3. Reduction in the Number of Dry Days (Loss: ₹ 197.14 Crore)

  • The Decision: The new policy drastically reduced the number of “dry days” (days when liquor sales are prohibited) from 21 per year to just 3.
  • The CAG’s Objection: While this was presented as a consumer-friendly measure, the auditor viewed it purely from a revenue perspective. It noted that the government failed to capitalize on this liberalization. The policy did not mandate any additional fee or charge from the retailers for the privilege of operating on 18 extra days. The CAG estimated that the government could have earned an additional ₹197.14 crore by levying a reasonable fee for these additional sale days.

4. The Abrupt and Costly Rollback of the Policy

  • The Decision: Following allegations of corruption and manipulation, the Delhi government decided to revert to the old excise regime from September 1, 2022. However, to facilitate this transition, it allowed the private retailers under the new policy to exit without paying the full license fee for the unexpired period of their license.
  • The CAG’s Objection: This decision, according to the report, was taken “in violation of the provisions of the Excise Policy.” The policy had clear clauses for the recovery of dues in case of an early exit. By not invoking these clauses, the government allegedly let the retailers off the hook, causing a further loss of revenue. This amount is part of the cumulative ₹2,002 crore figure.

5. Procedural Violations and Alleged Favoritism

Beyond the quantifiable losses, the CAG report highlights severe procedural lapses that created an environment ripe for manipulation:

  • Undue Benefits to L-1 Licensees: The report alleges that the policy was deliberately designed to favour the L-1 license holders (wholesalers). For instance, the policy allowed them to claim a refund of the tendered amount if the number of functional retail shops fell below a certain threshold. The CAG saw this as a one-sided clause that protected private players from market risks at the government’s expense.
  • Post-Tender Beneficial Amendments: The CAG found that several beneficial modifications were made to the policy after the bids were received and the L-1 licenses were awarded. In a fair and transparent process, the rules of the game cannot be changed after the game has begun. This, the auditor implies, suggests that the policy was tailored to suit specific players.
  • Issues with the Quotation System: The report points out flaws in the management of the zones and the quotation system, which may have allowed ineligible entities to participate and win bids.

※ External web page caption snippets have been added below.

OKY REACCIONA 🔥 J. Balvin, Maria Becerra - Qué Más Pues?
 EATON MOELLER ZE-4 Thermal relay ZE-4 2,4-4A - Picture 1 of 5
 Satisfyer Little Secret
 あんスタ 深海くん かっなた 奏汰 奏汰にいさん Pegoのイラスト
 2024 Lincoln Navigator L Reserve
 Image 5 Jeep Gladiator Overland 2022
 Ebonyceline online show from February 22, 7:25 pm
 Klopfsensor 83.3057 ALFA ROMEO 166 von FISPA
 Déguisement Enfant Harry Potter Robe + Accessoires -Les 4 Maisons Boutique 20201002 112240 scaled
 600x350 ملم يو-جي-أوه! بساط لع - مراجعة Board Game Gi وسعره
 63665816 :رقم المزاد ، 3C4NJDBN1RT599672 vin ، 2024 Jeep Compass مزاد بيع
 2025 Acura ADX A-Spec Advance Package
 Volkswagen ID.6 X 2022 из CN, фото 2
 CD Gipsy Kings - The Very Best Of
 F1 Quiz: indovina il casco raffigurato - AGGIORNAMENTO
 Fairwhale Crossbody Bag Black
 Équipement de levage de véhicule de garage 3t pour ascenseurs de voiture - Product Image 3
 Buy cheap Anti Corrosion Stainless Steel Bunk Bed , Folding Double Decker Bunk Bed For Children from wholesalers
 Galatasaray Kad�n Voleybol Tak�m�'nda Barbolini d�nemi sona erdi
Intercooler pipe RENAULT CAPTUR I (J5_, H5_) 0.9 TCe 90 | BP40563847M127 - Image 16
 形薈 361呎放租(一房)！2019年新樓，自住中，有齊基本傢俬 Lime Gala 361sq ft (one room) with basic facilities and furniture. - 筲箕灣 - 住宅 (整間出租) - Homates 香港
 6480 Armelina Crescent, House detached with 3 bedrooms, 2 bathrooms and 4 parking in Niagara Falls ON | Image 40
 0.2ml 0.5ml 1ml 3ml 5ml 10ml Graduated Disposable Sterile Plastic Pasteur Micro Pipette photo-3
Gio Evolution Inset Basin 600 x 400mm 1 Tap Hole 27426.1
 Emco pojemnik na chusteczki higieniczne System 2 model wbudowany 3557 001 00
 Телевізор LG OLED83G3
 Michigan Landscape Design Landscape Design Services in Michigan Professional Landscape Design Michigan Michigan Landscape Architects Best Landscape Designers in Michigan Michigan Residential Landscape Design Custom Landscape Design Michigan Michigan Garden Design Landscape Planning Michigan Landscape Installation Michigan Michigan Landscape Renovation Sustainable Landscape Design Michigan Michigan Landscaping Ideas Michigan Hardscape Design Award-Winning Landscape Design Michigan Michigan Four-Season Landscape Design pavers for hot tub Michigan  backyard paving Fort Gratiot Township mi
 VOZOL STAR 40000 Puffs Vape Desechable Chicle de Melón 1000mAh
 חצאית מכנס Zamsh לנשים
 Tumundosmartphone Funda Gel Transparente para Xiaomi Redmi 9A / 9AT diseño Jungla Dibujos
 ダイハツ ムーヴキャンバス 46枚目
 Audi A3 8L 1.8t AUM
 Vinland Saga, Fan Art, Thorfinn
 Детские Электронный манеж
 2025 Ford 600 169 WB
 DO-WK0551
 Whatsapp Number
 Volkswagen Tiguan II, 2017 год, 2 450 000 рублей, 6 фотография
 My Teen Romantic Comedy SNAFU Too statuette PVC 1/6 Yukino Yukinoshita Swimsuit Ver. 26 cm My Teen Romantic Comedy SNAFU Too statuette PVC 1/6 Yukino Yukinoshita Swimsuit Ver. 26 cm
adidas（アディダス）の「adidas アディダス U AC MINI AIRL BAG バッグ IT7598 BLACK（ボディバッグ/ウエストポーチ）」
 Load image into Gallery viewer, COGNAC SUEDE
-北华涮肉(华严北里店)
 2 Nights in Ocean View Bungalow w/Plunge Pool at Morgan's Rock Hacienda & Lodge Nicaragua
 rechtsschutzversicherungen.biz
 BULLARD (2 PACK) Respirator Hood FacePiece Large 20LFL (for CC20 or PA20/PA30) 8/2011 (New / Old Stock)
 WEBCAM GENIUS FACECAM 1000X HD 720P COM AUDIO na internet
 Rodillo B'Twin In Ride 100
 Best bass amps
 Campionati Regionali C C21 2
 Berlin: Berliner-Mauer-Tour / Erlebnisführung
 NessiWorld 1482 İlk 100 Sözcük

Part 3: The Fallout and the Political Earthquake

The CAG report did not emerge in a vacuum. It is the culmination of a chain of events that began in 2022:

  1. LG’s Recommendation: The then Lieutenant Governor of Delhi, Anil Baijal, recommended a CBI probe into the policy based on a report from the Delhi Chief Secretary alleging procedural irregularities.
  2. CBI and ED Cases: The Central Bureau of Investigation (CBI) and the Enforcement Directorate (ED) registered cases and began investigations, with the ED making several arrests, including that of a serving AAP MLA and a former Deputy Chief Minister, Manish Sisodia, who was the sitting Excise Minister when the policy was formulated.
  3. Political Slugfest: The report has become a central ammunition in the political war between the ruling Aam Aadmi Party (AAP) and the Bharatiya Janata Party (BJP). The BJP has used it to label the AAP government as “corrupt,” while the AAP has dismissed the report as being “politically motivated” and vetted by the Central government, which controls the CAG. They argue that the policy was approved by the LG and that the loss figure is a theoretical construct.